Mais ce sont d’abord les classiques de Chaplin que ce film convoque, naturellement : The Cure (1917), un court « vu à la télé », et deux chefs-d’œuvre en filigrane, Limelight (1952) pour son duo de clowns branlant et sa ballerine un temps paralysée, The Circus (1927) pour sa romance fragile du clown et de l’écuyère (campée à Vevey par Chiara Mastroianni). Outre sa facétieuse danse d’anthologie (le twist libérateur du duo en cuisine), il s’offre par ailleurs une fastueuse B.O.F. où alternent les thèmes irrésistibles du maître et les tonitruantes envolées d’un Michel Legrand ragaillardi, semble-t-il, par sa fraîche union nuptiale avec Macha Méril (qui prend la voix d’Oona au téléphone). Se joignent enfin à la foireuse parade : Peter Coyote en vedette américaine (juste après On a marché sur Bangkok d’Olivier Baroux) dans l’emploi d’un sourcilleux secrétaire (très) particulier et, pour quelques tours de piste, l’ami Olivier Rabourdin (promu médecin), Marilyne Canto (son assistante), Philippe Laudenbach (procureur « shakespearien »), Louis-Do de Lencquesaing (ardent défenseur) ou Arthur Beauvois, policier et fils de Xavier. Eugène Chaplin (61 ans), celui du défunt Charles, et sa nièce Dolores (38 ans), dans les petits rôles respectifs de l’intendant du cirque et de l’actrice Geraldine Chaplin (sa tante), fournissent l’imparable double caution familiale du projet tendrement mené à l’ancienne, sans effets inutiles, par leur metteur en scène.

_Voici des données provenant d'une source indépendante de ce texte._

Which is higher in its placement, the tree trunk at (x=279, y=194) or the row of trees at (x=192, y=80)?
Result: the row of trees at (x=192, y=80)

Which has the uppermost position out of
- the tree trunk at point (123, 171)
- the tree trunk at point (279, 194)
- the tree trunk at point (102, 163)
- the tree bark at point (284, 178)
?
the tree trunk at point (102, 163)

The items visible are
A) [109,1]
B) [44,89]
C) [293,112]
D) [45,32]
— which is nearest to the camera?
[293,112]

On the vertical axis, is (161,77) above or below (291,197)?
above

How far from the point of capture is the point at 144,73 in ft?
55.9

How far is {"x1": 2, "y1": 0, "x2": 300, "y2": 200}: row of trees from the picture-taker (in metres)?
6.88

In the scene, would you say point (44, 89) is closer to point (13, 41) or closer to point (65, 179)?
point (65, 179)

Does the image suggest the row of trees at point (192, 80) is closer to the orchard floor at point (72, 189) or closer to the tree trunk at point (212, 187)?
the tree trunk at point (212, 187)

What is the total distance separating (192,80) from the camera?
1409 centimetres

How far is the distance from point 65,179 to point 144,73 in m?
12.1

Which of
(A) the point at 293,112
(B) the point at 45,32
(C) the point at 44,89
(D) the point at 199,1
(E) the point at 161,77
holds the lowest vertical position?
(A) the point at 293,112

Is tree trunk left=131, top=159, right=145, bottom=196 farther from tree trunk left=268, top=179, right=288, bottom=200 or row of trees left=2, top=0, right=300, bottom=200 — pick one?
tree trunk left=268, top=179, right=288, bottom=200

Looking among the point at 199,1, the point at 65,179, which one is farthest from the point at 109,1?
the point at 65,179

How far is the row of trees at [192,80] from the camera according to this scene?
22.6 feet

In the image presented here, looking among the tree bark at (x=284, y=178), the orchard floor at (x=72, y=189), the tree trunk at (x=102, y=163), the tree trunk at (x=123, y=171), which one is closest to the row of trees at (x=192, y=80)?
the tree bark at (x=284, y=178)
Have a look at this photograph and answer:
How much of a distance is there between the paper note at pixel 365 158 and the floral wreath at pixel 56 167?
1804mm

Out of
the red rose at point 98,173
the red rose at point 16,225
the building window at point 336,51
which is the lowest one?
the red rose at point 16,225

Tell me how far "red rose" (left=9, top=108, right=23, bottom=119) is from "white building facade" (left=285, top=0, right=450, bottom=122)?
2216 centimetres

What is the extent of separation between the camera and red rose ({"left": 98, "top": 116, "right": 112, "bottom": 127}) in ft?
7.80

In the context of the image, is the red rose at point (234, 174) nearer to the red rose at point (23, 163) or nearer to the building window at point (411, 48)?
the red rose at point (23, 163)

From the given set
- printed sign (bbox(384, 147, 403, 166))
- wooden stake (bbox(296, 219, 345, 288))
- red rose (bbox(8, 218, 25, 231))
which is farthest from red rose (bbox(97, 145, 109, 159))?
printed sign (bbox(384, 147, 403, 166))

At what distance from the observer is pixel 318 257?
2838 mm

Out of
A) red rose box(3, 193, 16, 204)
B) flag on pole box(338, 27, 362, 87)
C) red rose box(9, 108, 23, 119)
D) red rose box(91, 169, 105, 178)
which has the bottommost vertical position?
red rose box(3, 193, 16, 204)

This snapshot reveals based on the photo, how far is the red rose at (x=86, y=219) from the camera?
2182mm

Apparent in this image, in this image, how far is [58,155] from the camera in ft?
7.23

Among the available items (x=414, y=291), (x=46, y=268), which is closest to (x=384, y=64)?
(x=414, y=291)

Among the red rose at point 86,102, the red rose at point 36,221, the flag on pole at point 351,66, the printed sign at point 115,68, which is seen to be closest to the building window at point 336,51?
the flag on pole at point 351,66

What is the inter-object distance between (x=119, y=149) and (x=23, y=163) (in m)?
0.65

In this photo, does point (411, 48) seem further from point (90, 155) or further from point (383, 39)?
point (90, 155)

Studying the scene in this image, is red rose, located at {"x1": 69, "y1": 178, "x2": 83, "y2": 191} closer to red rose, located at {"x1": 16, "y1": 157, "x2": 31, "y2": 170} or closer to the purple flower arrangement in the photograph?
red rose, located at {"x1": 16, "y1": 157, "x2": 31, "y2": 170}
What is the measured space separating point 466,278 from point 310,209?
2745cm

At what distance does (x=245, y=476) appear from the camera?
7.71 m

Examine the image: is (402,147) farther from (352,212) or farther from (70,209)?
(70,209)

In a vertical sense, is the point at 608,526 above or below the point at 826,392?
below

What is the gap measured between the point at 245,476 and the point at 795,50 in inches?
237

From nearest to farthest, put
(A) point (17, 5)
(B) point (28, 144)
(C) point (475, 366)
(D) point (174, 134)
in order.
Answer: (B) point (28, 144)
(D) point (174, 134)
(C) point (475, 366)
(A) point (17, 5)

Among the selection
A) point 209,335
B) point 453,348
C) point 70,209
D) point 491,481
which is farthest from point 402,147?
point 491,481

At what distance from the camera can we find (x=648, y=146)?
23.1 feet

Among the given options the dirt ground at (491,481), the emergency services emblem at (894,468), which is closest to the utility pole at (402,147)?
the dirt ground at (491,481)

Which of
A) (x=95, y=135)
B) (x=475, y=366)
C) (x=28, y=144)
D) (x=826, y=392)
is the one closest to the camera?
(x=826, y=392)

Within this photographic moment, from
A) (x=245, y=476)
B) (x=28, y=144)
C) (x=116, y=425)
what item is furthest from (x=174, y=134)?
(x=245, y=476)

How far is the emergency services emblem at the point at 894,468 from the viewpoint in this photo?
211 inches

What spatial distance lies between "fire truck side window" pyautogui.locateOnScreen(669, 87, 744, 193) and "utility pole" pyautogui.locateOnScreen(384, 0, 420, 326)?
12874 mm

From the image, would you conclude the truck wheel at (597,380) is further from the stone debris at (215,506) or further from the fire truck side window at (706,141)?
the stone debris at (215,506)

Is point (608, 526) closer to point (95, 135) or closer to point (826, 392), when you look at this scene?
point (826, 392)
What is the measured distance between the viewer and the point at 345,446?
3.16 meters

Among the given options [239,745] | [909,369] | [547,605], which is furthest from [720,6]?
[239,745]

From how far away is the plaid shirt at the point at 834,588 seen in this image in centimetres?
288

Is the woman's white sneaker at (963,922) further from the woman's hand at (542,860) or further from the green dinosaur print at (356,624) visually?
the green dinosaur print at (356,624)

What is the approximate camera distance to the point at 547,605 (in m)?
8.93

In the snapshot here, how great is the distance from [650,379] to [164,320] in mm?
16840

Au risque de s’enliser quelquefois un peu, celui-ci en revendique la désuète lenteur rythmique jusqu’au ralenti clownesque répété d’un pugilat circassien opposant Benoît Poelvoorde grimé à son partenaire de vocation Roland Noirjean, travestis en mafieux rigolos. Médiocre Monsieur Loyal derrière eux à l’écran, il renoue du reste avec le mot « FIN » - un signe qui ne trompera que les spectateurs impatients de quitter la salle et privés ainsi, après le générique, de sa scène muette la plus burlesque (et chaplinesque ?) : le déboulonnage et le vol fictif, par trois autres lascars, de la statue de Charlot (signée John Doubleday en 1982) au bord du lac Léman. Mais qu’on ne s’en formalise pas davantage puisque l’hommage au prodigieux disparu s’avère tout du long manifeste et son legs artistique presque aussi encombrant, en définitive, que sa dépouille.
Humble et sensible, voici donc un bon film, faute de mieux. On l’eût en effet espéré grand, à l’aune de son sujet, dans le sillage perdu des paraboles sublimes de Frank Capra (La Vie est belle) et Vittorio De Sica (Miracle à Milan). Or un fossé toujours se creusera entre le talent et le génie, les hommes et les dieux.